Fellow: Awarded 1935
Field of Study: American Literature

Competition: US & Canada

University of Minnesota, Minneapolis

As published in the Foundation’s Report for 1935–36:

McDOWELL, TREMAINE: Appointed for the writing of a book to be entitled “Bryant in Massachusetts,” a biography of William Cullen Bryant from 1794 to 1825; tenure, twelve months from August 1, 1935.

Born October 6, 1893, at Eagle Harbor, New York. Education: Houghton College, 1911–14; University of Michigan, A.B., 1915; Harvard University, A.M., 1916; University of Chicago, Summer, 1921; Yale University, Ph.D., 1928.

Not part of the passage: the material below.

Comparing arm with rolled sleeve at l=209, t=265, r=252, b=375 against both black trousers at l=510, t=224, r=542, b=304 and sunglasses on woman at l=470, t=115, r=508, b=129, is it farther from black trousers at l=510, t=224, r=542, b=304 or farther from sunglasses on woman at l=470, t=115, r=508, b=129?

Instructor in English Literature, 1916–17, De Pauw University; Professor of English, 1917–18, Houghton College; Professor of English, 1918–20, Miltonvale College; Professor of English, 1920–22, Marion College; Professor of English, 1922–24, Woman’s College of Alabama; Assistant in English, 1924–26, Instructor in English, 1926–27, Fellow in English, 1927–28, Yale University; Assistant Professor of English, 1928–29, Associate Professor of English, 1929—, University of Minnesota.

Publications:  The Romantic Triumph: American Literature from 1830 to 1860, 1933. Editor of Washington Irving’s A History of New York, 1927 (with Stanley T. Williams); James Fenimore Cooper’s The Spy, 1931; William Cullen Bryant: Representative Selections, 1935. Articles in Scandinavian Studies, Personalist, Modern Language Notes, Journal of English and Germanic Philology, Studies in Philology, Americana, New England Quarterly, American Literature, Dictionary of American Biography, Publications of the Modern Language Association, American Speech, South Atlantic Quarterly, American Review, Sewanee Review, Saturday Review of Literature.